▸ **Problem to work on**: Please count the lines below that contain the word "each" and reply with only that number.

▸ **Exercise data**:
------
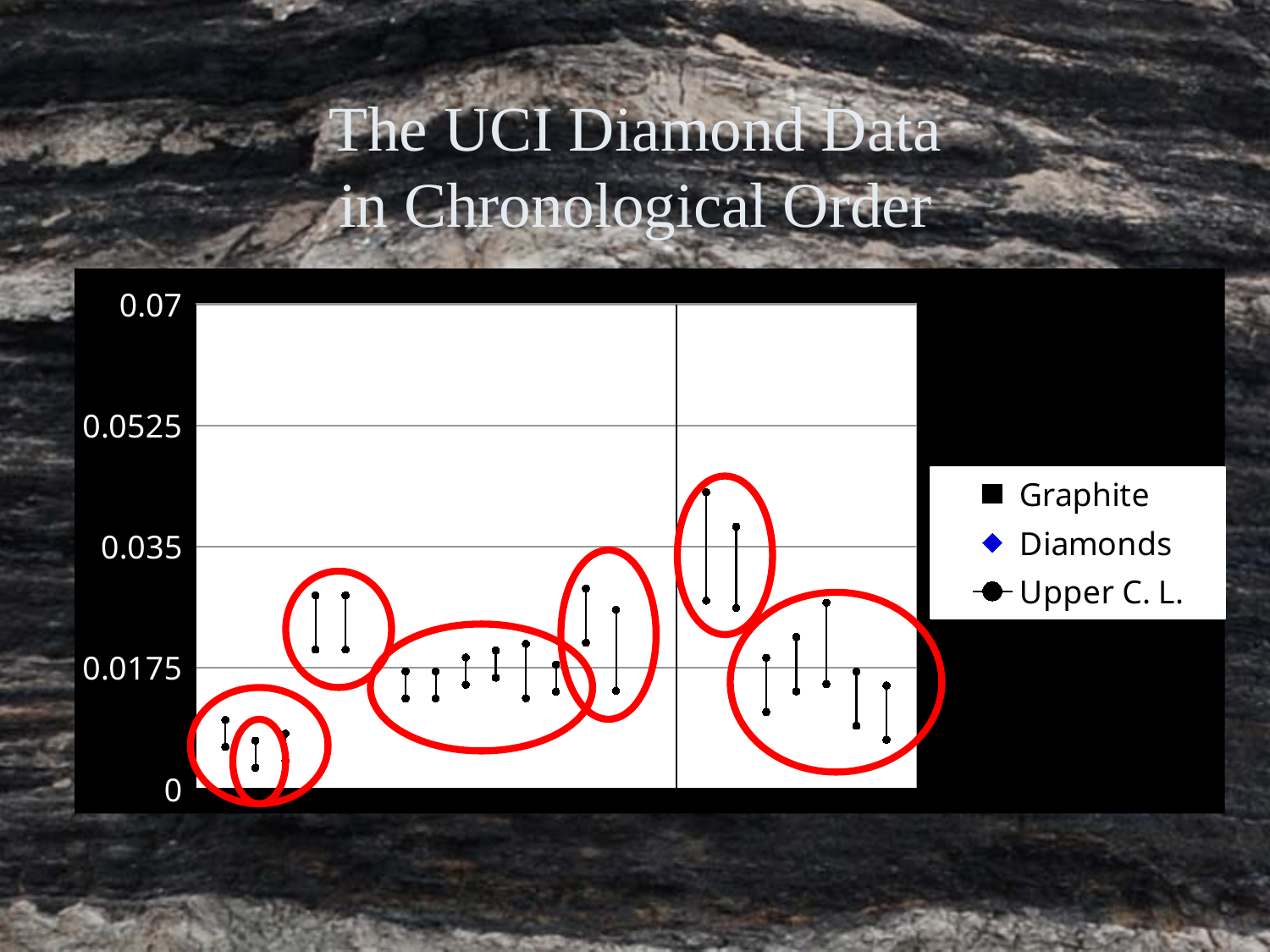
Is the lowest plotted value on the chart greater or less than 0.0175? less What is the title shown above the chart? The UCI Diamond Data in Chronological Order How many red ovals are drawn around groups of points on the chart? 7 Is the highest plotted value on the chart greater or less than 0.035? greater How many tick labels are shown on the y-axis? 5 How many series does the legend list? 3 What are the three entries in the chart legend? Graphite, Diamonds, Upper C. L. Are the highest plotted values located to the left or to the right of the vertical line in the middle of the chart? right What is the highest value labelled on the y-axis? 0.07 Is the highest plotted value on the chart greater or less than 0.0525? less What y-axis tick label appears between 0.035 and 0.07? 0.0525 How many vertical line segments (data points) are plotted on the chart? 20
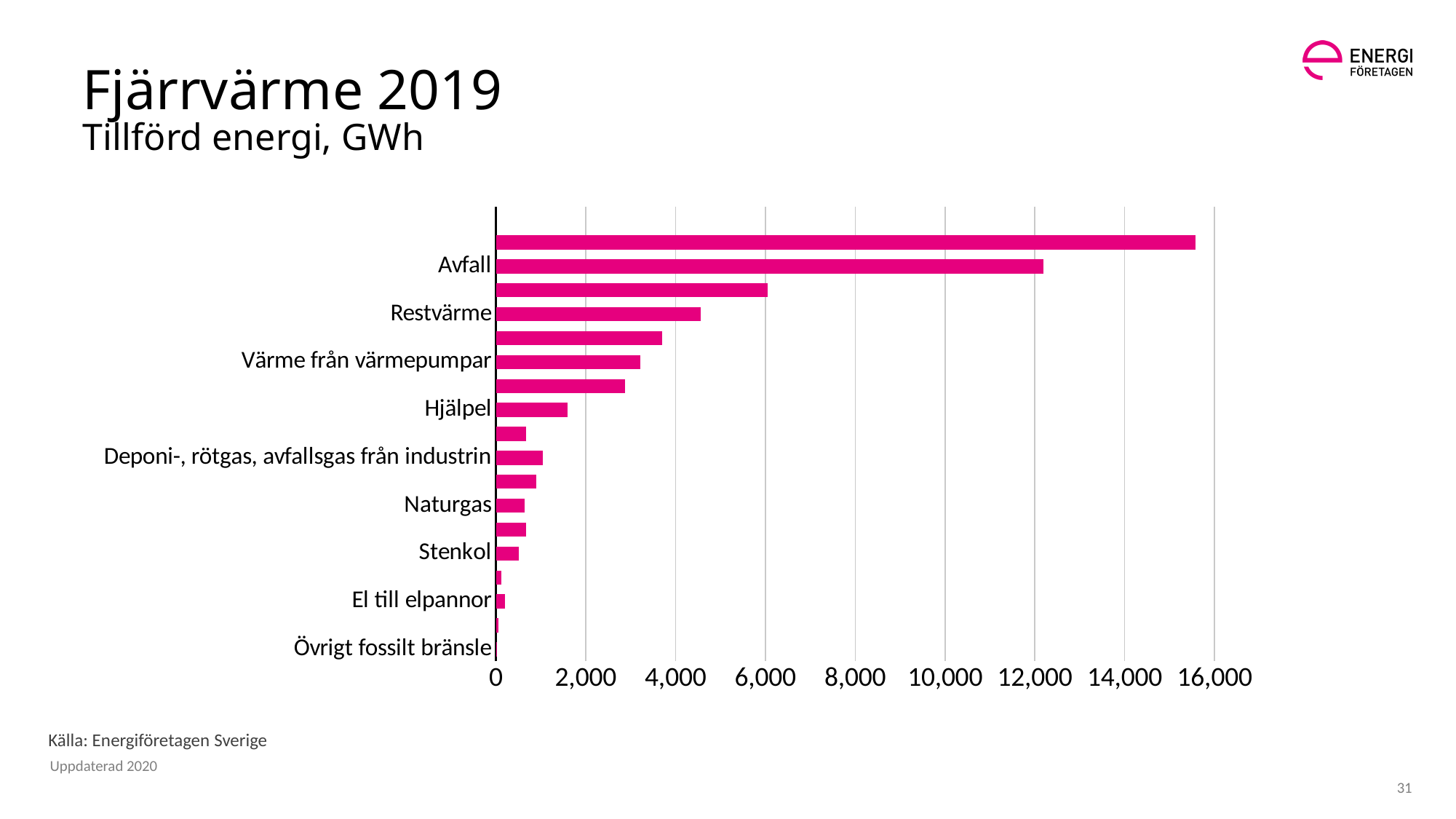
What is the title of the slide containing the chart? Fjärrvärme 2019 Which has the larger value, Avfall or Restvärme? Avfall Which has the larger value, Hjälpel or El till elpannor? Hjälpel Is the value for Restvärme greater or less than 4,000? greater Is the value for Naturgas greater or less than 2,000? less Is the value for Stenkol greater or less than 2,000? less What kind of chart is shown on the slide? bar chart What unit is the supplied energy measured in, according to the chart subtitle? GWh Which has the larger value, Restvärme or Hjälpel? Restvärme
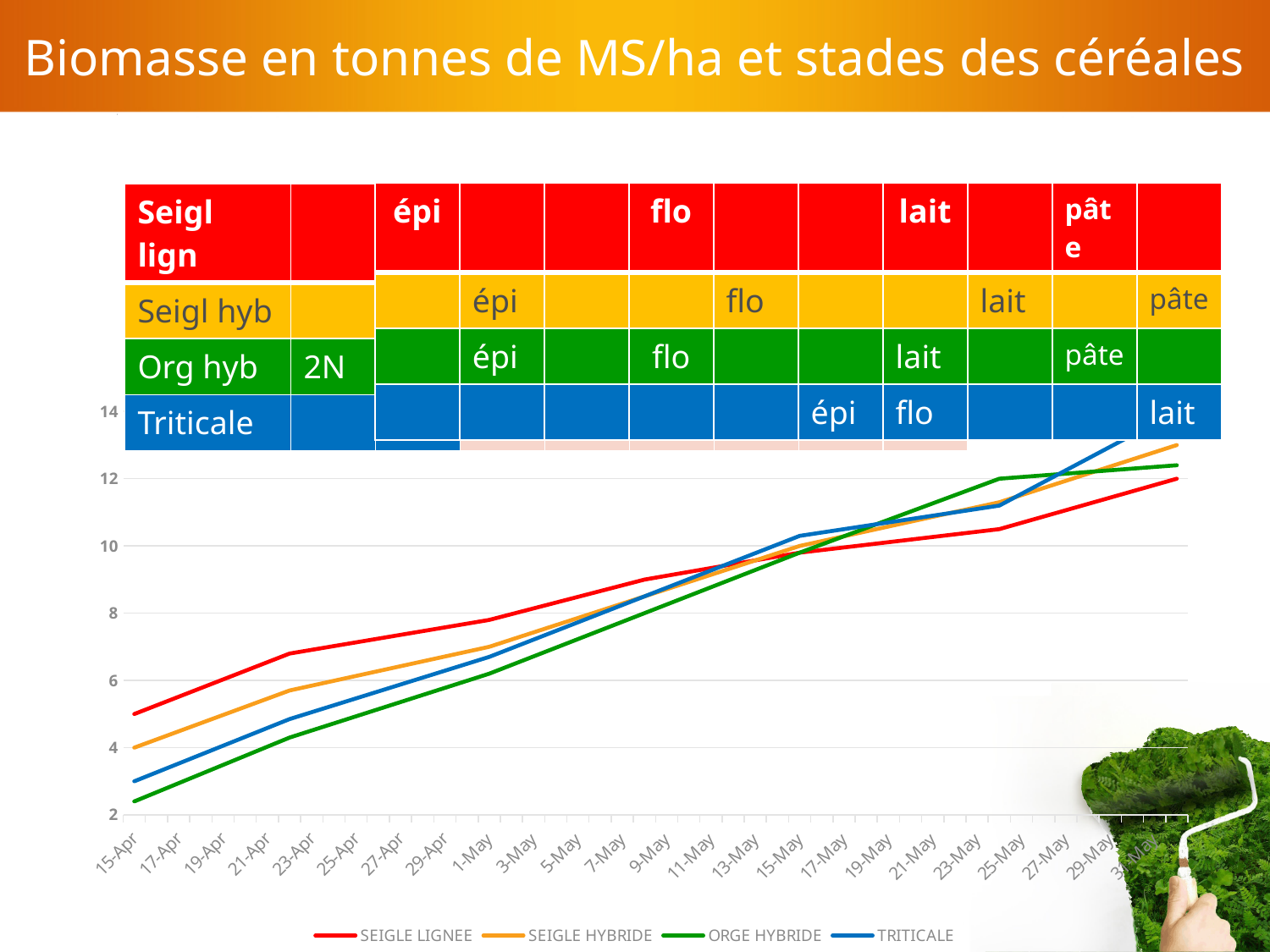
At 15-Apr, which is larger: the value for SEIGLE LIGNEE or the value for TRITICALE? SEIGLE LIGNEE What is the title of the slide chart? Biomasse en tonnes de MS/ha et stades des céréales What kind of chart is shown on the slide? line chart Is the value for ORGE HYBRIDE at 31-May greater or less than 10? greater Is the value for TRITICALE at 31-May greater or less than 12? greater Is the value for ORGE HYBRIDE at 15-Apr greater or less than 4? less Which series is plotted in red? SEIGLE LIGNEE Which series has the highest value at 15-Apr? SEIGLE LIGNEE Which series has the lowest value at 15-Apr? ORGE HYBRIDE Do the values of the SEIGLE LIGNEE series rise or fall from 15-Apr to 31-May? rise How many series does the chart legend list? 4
------
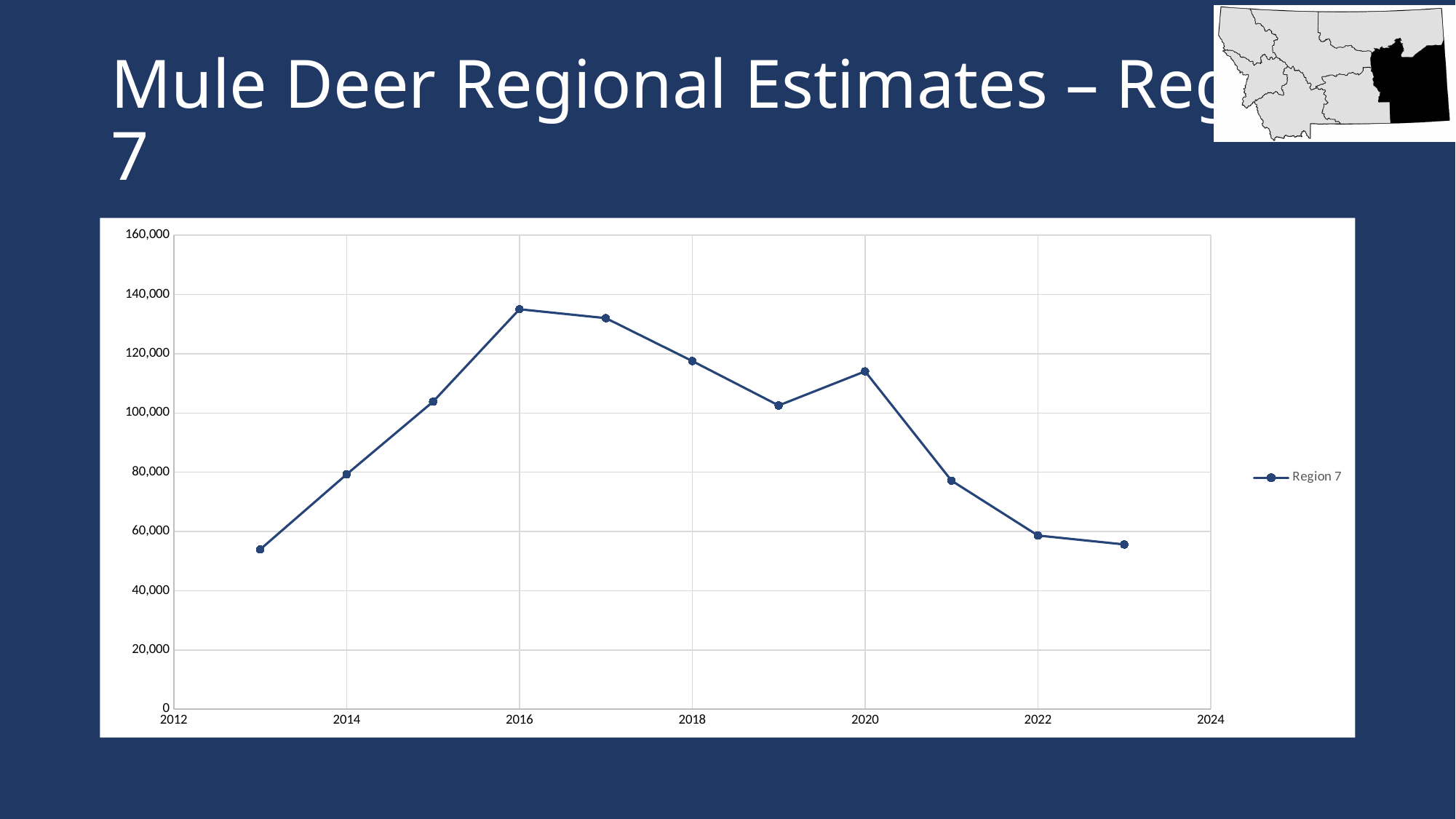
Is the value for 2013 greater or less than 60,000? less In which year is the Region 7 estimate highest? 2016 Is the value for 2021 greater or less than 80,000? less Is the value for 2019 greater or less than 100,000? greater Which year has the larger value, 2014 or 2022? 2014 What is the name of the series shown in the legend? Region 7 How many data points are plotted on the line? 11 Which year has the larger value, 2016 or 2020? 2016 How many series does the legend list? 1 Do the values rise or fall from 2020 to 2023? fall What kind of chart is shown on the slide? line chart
------
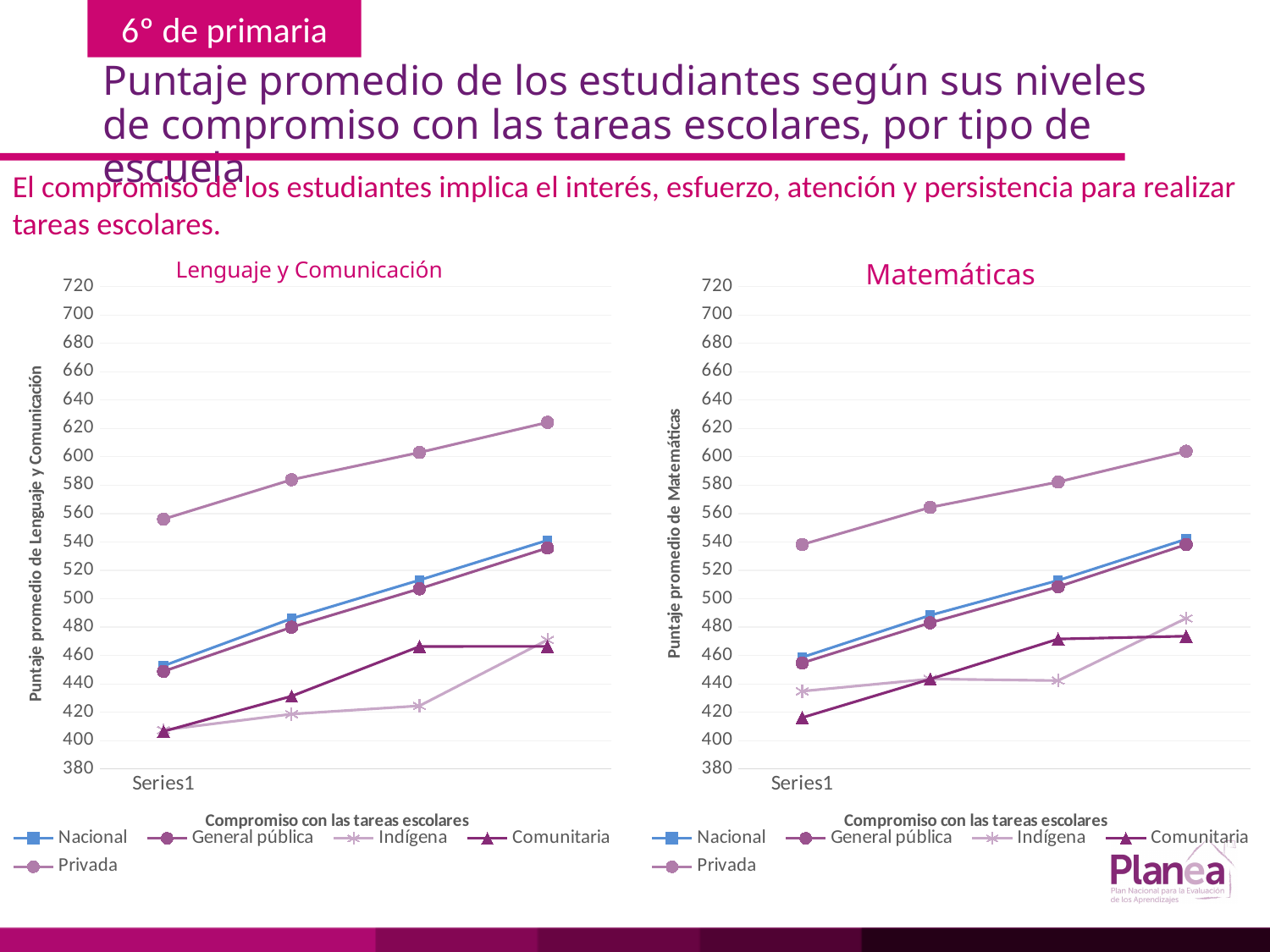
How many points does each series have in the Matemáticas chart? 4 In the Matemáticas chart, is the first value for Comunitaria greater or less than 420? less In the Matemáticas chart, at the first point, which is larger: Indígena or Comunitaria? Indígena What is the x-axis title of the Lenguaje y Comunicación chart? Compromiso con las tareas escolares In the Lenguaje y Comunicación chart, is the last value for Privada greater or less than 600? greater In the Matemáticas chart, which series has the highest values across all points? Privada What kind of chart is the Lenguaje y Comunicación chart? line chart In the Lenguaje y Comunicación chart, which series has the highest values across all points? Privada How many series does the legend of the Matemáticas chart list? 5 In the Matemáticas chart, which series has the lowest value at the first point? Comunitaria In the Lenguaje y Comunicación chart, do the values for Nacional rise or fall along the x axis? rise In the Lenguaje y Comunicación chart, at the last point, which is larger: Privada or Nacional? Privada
------
▸ **Written response**: 1